Обсуждая и обдумывая это наставление «вождя своея юности», он еще в «Путешествии из Петербурга в Моакву» писал о крайнем и последнем выходе, который существует у человека, подвергающегося гонениям. Этот выход — самоубийство, смерть, которая должна стать общественным актом. Он писал: «Если ненавистное счастье истощит над тобою все стрелы твои, если добродетели твоей убежища на земли Не останется, если, доведену до крайности, не будет тебе покрова от угнетения, тогда воспомни, что ты человек, воспомяни величество твое, восхити венец блаженства — его же отъять у тебя тщатся. Умри».
Народ, доведенный до крайности, восстает. Человек, исчерпавший все возможности борьбы, мужественно умирает, своей смертью протестуя против режима рабства и насилия, осуждая и вынося приговор ему. Самоубийство его, Радищева, должно было лечь позорным пятном на все александровское царство. Великий ненавистник рабства кончает с собой в момент работы над сочинением новых законов — значит, что-то зловещее, деспотическое таится за спиной этого либерального царя. Радищев понимал это и решил в последний раз своей жизнью послужить русскому народу, послужить делу разрушения общественных иллюзий, делу воспитания «зрителей без очков». 11 сентября 1802 года в 9 часов утра он принимает яд и в страшных мучениях ночью умирает.
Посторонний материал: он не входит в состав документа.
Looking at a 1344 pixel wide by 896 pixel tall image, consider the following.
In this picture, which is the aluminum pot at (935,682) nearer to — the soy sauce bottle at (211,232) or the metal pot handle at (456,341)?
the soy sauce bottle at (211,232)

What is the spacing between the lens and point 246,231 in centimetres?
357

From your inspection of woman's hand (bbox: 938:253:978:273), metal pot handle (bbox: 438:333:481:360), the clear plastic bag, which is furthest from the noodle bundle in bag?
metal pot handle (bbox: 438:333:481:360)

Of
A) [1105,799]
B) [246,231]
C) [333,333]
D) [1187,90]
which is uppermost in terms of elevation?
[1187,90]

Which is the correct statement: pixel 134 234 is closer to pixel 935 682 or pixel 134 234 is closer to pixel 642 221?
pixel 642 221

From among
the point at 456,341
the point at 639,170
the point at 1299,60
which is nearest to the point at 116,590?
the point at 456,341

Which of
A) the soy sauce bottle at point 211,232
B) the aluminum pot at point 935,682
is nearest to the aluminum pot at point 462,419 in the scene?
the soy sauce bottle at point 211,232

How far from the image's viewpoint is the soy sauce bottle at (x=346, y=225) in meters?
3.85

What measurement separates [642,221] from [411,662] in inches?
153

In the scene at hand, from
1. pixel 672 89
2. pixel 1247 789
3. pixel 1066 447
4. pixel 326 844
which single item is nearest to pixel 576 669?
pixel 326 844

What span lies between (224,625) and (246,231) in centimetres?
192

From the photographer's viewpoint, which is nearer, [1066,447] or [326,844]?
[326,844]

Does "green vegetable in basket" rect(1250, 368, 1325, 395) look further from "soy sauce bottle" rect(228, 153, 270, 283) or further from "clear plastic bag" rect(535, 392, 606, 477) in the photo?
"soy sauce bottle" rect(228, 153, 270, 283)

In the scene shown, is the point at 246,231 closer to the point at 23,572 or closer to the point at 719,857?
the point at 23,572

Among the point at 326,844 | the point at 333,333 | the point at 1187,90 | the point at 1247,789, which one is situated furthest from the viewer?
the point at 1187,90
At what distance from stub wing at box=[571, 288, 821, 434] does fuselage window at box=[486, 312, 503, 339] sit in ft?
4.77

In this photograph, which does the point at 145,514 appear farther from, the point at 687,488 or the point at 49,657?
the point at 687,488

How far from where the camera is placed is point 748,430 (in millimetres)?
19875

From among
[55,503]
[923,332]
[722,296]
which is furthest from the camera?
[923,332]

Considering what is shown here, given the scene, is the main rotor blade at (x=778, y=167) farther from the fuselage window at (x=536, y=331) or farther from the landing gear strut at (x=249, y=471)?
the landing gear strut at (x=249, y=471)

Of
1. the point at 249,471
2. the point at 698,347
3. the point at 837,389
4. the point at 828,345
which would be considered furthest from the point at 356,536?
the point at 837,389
Молодые просветители и литераторы — радикально настроенные ученики и последователи Радищева, руководители «Общества любителей словесности, наук и художеств» — почтили память первого русского революционера. Иван Пнин написал стихи на смерть Радищева, в которых он выразил великую скорбь: «Уста, что истину вещали, увы, навеки замолчали, и пламенник ума погас». Другой поэт и общественный деятель Иван Борн в открытом заседании «Общества» прочел свои стихи и статью, посвященные памяти Радищева, где решительно заявлял: мы живем под управлением такого монарха, когда «пьют патриоты смерти чашу».
Так кончилась отважная жизнь мятежника и революционера, жизнь человека, перед которым трепетали монархи. Наступала новая, вечная жизнь в памяти благодарного потомства. Ученики и последователи Радищева бережно понесли навстречу новым поколениям его великое наследие.
На имя, на творчество Радищева самодержавие наложило запрет. До первой русской революции 1905 года не могла быть напечатана его мятежная книга «Путешествие из Петербурга в Москву». И, несмотря на это, Радищев органически и властно вошел в жизнь народа, его творческое наследие оказалось тем прочным фундаментом, на котором строилось в XIX веке великое здание русской литературы, русской общественной мысли.